[[ Materials provided, beginning ]]

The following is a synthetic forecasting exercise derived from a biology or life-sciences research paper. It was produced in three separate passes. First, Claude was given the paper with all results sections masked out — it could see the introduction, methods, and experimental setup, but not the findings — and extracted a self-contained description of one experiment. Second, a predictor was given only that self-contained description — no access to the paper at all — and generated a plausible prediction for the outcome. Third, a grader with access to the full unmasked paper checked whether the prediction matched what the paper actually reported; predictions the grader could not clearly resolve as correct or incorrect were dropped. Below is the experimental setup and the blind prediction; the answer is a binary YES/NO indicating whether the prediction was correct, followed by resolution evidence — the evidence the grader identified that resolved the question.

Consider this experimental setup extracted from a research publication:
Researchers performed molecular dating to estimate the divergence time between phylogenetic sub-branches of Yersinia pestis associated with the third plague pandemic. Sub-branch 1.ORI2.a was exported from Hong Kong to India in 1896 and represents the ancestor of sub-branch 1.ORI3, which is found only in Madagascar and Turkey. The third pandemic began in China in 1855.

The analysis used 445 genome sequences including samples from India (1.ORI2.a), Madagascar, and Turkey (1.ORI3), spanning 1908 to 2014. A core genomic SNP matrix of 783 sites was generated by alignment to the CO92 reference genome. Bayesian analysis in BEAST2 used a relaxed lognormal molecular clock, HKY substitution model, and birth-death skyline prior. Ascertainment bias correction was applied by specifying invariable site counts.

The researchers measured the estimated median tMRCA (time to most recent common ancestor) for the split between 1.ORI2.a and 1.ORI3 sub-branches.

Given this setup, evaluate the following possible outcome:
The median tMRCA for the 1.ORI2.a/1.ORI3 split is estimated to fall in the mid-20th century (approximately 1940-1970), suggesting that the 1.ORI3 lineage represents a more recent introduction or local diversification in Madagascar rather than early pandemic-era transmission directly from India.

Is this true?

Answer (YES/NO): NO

[[ Materials provided, end ]]

What you will do
Using only the entries above, output the line with "The researchers measured", the line with "Given this setup, evaluate", and all lines between them, exactly as they stand.

Result for this task
The researchers measured the estimated median tMRCA (time to most recent common ancestor) for the split between 1.ORI2.a and 1.ORI3 sub-branches.

Given this setup, evaluate the following possible outcome:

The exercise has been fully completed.